Ik heb net men eerste stage1 achter de rug (/me is a n00b) en alles loopt vlotjes. Maar nu wou ik graag het volgende weten:

Welke progs zou ik moeten installeren?

Ik surf, check mail, msn, zie dvd's, en speel games.

groeten Von Gils

----------

## progster

er zijn zo al veel threads op het forum (nu ff geen zin om te zoeken, maar het topic noemt top ten apps ofzo).

Iig wat ik gebruik:

"desktop":fluxbox

browser:firefox 0.8 (gebaseerd op mozilla)

mail: sylpheed-claws 

msn: amsn (indien je meerdere protocols gebruikt kan ik gaim aanraden!)

dvd's:ogle

games:ET, quake 3, ut2004, tuxracer  :Smile: 

music: xmms

video: mplayer

editor:gvim

cd's schrijven:eroaster

zowat alles waar ik op de moment op kan komen...

~Progster

----------

## Von Gils

Bedankt, nu hebbek een idee over wat ik kan emergen.

 ET is echt een vet spel trouwens

groeten Von Gils

----------

## Heliode

Voor MSN zou ik Kopete gebruiken. Gebruik het nou een tijdje en ben er heel tevreden over. Voordeel ten opzichte van Gaim is dat Kopete MSN 6 functies heeft zoals het weergeven van user-icons (zowel van jou als van anderen) en het versturen van 'custom' emoticons.

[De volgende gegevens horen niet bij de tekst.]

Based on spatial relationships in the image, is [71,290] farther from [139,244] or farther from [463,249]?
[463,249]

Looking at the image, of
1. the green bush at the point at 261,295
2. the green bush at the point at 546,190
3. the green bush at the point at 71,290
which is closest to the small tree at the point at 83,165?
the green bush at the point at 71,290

zou kunnen dat amsn dit ook wel doet, maar dat weet ik niet want die heb ik nog nooit gebruikt   :Razz: 

By the way; ik hoor soms zo hier en daar iets over firefox... heeft dat nog voordelen ten opzichte van Mozilla? (ik gebruik voor internet browsen vooral Konqueror en soms Mozilla voor flash pagina's.)

----------

## Kerie

 *Heliode wrote:*   

> Voor MSN zou ik Kopete gebruiken. Gebruik het nou een tijdje en ben er heel tevreden over. Voordeel ten opzichte van Gaim is dat Kopete MSN 6 functies heeft zoals het weergeven van user-icons (zowel van jou als van anderen) en het versturen van 'custom' emoticons.
> 
> zou kunnen dat amsn dit ook wel doet, maar dat weet ik niet want die heb ik nog nooit gebruikt  

 

Dit doet amsn inderdaad ook, ben ondertussen ongeveer een half jaar gebruiker van amsn, tot grote tevredenheid  :Smile: , wel jammer dat deze nog geen ondersteuning heeft voor audio- en webcam gesprekken. Hoe zit dit bij Kopete?

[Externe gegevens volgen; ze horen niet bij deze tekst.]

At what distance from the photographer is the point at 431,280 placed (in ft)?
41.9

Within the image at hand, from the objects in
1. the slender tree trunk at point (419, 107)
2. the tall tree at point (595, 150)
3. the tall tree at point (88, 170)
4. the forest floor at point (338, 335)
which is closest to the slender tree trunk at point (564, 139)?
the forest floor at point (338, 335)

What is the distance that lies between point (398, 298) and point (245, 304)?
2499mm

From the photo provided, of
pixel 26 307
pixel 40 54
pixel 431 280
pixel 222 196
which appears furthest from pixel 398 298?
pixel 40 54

Verder gebruik ik de volgende programma's:

Audio: XMMS

Browser: Opera 7.50

Mail: Ximian evolution

video: mplayer

desktop: Gnome, xfce, fluxbox

editor: vi (en als webeditor bluefish)

office: OpenOffice 1.1.1

cd's bakken: k3b

----------

## progster

firefox is eigenlijk een stripped down versie van mozilla met een aantal patches, maar is nog niet echt stable en kan afentoe wel een beetje raar doen. Maar het is (nr mijn persoonlijke ervaring) wel de snelste browser onder linux

----------

## Rainmaker

firefox is sneller dan mozilla, omdat het geen mailclient / newsclient e.d. ingebouwd heeft...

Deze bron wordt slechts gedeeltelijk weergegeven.